Are prisoners required to visit the workshops or are they only optional?
They are certainly not forced to come to our workshops, it is always their choice to participate. This means that the men who attend are there because they genuinely want to change. If they don't want to change, there's no point in working with them. Many men in prison want to avoid reoffending in the future and they are eager to change. Sometimes they are unsure if they actually can, and we help them with that.
They are very open when it comes to talking about their lives. I was surprised by how willing they were to share their experiences. They don't talk with pride about being involved in violence; they simply explain what they did. Sometimes they mention that they had to use violence to defend themselves or a friend. Our goal is to teach them that there are better ways to defend themselves. Even if they believe someone deserves to be hurt, if they end up back in prison, they are the ones paying the price.
What motivates prisoners to be willing to spend hours on your workshops?
When we ask them if anyone wants to come back to prison after being released, no one raises their hand. So we tell them that in the workshops they can practise and learn skills that will hopefully help them never return to prison again. This is a strong motivation for them, much stronger than us telling them how they should behave or be better men. By not returning to prison, they will be better people as they won't be committing crimes.
The starting point is always to help them achieve their goal of never being readmitted to prison by teaching them how to manage their emotions and find better ways of dealing with their anger. This enables them to make better choices, no matter how other people might behave. They realise that being a violent man isn’t the same as being a strong man or being worthy of respect as a human being.
What are your thoughts about the nature of violence in men?
If you look at all kinds of violence, it primarily comes from men, and often against men too! It's important to recognise that there needs to be more support for men because they are not inherently bad or violent. Obviously, men can become violent under certain circumstances or situations, but they all have the capacity to be non-violent and learn how to live in the world and interact with others in a non-violent way. There is much evidence to support this.

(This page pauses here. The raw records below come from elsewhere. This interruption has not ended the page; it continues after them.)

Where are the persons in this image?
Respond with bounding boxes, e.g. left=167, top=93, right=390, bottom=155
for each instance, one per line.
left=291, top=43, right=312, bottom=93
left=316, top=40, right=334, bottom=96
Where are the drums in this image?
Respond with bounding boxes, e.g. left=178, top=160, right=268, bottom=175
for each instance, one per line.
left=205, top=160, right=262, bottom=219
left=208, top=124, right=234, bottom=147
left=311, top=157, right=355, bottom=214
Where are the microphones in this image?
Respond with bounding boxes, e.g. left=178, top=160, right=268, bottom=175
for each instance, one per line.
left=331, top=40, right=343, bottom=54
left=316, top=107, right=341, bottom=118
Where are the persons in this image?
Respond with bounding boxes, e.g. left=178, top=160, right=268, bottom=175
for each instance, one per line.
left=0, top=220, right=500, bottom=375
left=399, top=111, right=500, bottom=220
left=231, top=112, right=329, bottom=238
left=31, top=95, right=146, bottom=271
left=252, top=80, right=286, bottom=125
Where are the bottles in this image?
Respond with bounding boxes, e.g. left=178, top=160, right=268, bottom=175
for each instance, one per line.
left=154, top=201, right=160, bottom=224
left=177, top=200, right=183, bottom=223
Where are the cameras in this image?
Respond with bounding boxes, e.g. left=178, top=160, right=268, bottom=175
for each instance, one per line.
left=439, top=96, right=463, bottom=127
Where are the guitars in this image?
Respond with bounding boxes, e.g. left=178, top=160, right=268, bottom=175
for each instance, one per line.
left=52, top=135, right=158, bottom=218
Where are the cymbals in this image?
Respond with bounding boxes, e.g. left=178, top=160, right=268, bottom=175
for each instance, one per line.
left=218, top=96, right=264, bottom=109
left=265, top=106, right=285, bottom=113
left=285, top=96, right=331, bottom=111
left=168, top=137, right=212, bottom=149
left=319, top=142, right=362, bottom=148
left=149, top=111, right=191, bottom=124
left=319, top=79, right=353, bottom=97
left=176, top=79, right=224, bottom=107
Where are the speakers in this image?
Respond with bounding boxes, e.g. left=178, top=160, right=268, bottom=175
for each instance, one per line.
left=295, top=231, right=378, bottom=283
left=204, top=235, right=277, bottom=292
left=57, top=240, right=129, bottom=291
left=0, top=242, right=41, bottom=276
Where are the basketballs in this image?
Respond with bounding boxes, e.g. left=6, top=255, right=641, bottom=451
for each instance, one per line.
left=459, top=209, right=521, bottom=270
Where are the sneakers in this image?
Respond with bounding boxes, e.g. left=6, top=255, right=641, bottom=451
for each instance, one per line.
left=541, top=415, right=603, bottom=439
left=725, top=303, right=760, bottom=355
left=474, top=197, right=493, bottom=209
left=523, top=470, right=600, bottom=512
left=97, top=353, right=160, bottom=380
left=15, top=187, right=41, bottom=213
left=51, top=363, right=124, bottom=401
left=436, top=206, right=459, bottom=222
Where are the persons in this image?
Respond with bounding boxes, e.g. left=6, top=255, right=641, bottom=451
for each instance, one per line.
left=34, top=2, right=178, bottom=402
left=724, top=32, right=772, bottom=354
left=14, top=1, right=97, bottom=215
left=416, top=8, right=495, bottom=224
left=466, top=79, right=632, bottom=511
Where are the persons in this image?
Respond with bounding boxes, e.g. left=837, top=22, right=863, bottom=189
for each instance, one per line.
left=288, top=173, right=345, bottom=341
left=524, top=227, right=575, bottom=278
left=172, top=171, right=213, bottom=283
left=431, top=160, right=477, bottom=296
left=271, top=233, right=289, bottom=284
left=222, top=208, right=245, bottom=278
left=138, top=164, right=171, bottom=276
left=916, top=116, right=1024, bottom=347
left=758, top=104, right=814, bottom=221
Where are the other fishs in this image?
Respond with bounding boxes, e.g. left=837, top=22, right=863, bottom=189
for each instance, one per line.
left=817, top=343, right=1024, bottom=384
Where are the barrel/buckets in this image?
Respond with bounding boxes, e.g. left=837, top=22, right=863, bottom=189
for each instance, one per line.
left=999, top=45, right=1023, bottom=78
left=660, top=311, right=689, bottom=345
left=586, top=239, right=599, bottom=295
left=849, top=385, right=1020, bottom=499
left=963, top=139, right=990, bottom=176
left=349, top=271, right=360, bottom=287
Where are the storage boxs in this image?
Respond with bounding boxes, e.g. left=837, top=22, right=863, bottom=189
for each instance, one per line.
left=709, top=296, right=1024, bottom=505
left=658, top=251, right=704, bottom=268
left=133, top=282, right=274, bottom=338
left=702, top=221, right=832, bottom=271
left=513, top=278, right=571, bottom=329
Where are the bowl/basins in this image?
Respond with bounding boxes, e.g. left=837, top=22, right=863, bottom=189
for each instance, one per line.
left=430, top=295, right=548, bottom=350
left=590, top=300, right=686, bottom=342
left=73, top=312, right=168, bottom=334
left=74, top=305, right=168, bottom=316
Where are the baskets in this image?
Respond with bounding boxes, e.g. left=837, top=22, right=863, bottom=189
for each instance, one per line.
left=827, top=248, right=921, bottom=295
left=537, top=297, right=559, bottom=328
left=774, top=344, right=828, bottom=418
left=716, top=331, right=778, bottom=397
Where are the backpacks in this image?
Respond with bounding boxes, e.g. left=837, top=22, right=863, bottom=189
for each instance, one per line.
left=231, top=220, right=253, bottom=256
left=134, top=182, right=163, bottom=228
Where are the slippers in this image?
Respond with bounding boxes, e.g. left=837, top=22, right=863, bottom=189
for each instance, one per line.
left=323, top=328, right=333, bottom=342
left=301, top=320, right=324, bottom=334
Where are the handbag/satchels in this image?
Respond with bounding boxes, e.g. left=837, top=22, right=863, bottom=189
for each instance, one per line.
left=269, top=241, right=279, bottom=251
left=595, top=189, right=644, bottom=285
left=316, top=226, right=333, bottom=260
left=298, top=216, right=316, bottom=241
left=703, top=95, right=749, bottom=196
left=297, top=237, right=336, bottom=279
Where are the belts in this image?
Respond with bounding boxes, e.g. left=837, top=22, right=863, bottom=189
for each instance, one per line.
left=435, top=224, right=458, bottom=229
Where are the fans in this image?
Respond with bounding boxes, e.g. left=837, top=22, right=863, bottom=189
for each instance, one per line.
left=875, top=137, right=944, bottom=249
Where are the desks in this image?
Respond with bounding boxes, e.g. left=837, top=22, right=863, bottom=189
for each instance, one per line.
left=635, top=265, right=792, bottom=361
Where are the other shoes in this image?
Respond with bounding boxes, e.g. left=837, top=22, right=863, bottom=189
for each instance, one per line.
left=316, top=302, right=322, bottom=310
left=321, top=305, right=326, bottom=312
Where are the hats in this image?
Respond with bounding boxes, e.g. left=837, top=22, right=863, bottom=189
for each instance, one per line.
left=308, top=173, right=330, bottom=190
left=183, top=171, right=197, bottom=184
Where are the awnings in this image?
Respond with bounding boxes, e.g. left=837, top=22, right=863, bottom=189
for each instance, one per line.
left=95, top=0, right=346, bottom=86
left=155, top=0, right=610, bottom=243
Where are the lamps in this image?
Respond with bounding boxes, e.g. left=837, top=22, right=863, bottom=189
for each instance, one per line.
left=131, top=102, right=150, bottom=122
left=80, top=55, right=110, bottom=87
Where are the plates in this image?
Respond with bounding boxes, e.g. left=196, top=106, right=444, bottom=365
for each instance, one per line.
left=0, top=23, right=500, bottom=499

When I try to understand the roots of violence, I believe that it is rooted in fear. Men become violent when they feel threatened in some way. That's why an important part of the work we do is helping these guys develop self-esteem and self-confidence. Many of them don't feel good about themselves on the inside. That's why they lash out or behave aggressively.
Has your first year of experience working with prisoners taught you anything?
This has been a great learning experience for me. For example, when I was in San Jose in Costa Rica, when the group came in, they had a lot of tattoos of skulls and skeletons all over their bodies and quite a few on their faces. If I were to meet some of them on the streets, I might feel afraid because they look threatening. However, as soon as they realised we were there to help, and that we were treating them with concern and respect, they were completely fine. They were friendly to us and treated us respectfully.
It made me realise that the way someone looks doesn't necessarily reflect who they are as a person. When you meet someone new you don’t know anything about them, and it's my experience that even if men look threatening, they often aren't, unless they themselves feel threatened. Some prisoners may not value themselves, and no one else has ever valued them or told them to value themselves, so their acting or looking aggressive is a form of self-protection. So, a really important foundation of non-violence work is for all men to feel valued as human beings and to learn to value themselves. Once you value yourself, you can value others too. If you don't respect yourself, you can't respect others either. And if you treat others respectfully, there is more chance that they will respect you back. And if they don’t, that’s their problem, but not a reason to be aggressive with them.